かな文字が外国人にウケる訳 なぞれば千年の心

「この街で研究ができてよかった」。京都御苑の一角で古典の愛読書を開いてその魅力を語る、中国人の庄さん(京都市上京区)
「この街で研究ができてよかった」。京都御苑の一角で古典の愛読書を開いてその魅力を語る、中国人の庄さん(京都市上京区)


 時を超える「ときめき」

 同志社女子大大学院で百人一首を研究するハンガリー人カーロイ・オルショヤさん(28)=上京区=の原点は、かるた取りを楽しむために暗記が必要だと分かったこと。「百首も覚えないと楽しめないゲームって何!?って思いました」と、祖国の大学で初めて百人一首を知った時の驚きを話す。
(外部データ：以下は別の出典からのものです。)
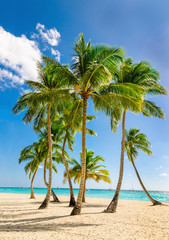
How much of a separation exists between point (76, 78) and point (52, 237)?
22.1 feet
 来日して2年たち、その奥深さに一層引かれている。例えば、和歌に詠まれる名所の「歌枕」。百人一首の歌枕には小倉山や名古曽の滝(大覚寺)などが登場するが、「実際はその場所に行っていないのに、情感が込もっている。不思議です」とカーロイさん。

 今、歌枕の地や百人一首を編さんした藤原定家ゆかりの古跡を訪ね歩く日々。知るほどに増える「不思議」に、「千年も前に歌に詠まれた風景をもっと、自分の目で見てみたい」との思いは募る一方だ。夢見た京の街にいるからこそできる学びに、ときめいている。